HRMS (ESI ⁺ ): C ₁₄ H ₈ FNS ₂ [MH] ⁺ 272.34062; ¹ H NMR {300 MHz, DMSO (D ₆ ), d (ppm)}: 6.81-8.08 (m, 8H, ArH).

Example 18

Specific steps

1. Dissolve 10g of raw material phthalic anhydride in 100ml of acetone and stir at room temperature. After the phthalic anhydride is completely dissolved, add 11.5g of p-aminophthalic acid and stir at room temperature for 30min. The product is completely precipitated and directly After suction filtration, the filter cake was washed with dichloromethane to obtain 7.35 g of product, yield 34%

2. Take 5 grams of raw materials, 3.48 grams of phosphorus pentasulfide into a single-necked bottle, add 10ml of triethylamine, 80ml of toluene, warm to reflux and stir the reaction, thin layer monitoring after 30min, (PE:EA=3:1), The raw material Rf value is about 0.1, and the product Rf value is about 0.5. Column chromatography (PE:EA=5:1) gave 0.25 g of product in 5% yield.

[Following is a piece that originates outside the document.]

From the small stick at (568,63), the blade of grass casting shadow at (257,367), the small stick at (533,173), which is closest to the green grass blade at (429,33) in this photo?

HRMS(ESI+): C ₁₅ H ₈ ClNO ₂ S ₂ [MH] ⁺ 332.8047;

¹ H NMR {300 MHz, DMSO (D ₆ ), d (ppm)}: 7.54-8.17 (m, 7H, ArH). 8.17 (s, 1H, -COOH).

Example 19

Specific steps

1. Take 10 grams of raw material phthalic anhydride in 100ml of acetone and stir at room temperature. After the phthalic anhydride is completely dissolved, add 12.57 grams of p-cyano-trifluoromethylaniline and stir at room temperature for 30min. The product is complete Precipitated and filtered directly with suction. After washing the filter cake with methylene chloride, 12.22 g of product was obtained with a yield of 54%

2. Take 3g of raw material, 3.33g of phosphorus pentasulfide into a single-necked bottle, add 5ml of triethylamine, 50ml of toluene, warm to reflux and stir the reaction, thin layer monitoring after 30min, (PE:EA=3:1), The raw material Rf value is about 0.2, and the product Rf value is about 0.5. Column chromatography (PE:EA=5:1) gave 0.2 g of product in 6% yield.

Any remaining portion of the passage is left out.